* PROMPT
Every line containing the word "this" must be pulled from the records.

Records from a data collection
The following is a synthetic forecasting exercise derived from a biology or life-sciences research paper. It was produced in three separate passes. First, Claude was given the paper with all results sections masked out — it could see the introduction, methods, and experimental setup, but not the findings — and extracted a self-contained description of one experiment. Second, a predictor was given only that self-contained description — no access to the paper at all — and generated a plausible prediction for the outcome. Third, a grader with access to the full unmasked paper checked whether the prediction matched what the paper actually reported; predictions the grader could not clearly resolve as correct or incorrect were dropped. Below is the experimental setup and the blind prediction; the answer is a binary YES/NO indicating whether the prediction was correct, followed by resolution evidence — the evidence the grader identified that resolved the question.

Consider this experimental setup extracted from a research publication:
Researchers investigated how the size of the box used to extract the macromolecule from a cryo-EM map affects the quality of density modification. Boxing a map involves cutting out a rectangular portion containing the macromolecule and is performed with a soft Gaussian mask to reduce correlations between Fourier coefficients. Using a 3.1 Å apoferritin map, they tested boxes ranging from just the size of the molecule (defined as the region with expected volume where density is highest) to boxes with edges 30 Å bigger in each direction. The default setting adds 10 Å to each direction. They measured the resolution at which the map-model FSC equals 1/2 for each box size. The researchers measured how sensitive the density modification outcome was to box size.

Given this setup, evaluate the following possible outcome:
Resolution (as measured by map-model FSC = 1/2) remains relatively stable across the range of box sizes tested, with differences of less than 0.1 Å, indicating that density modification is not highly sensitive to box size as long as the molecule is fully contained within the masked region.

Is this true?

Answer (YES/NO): NO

* ANSWER SPACE
Consider this experimental setup extracted from a research publication:
Given this setup, evaluate the following possible outcome:
Is this true?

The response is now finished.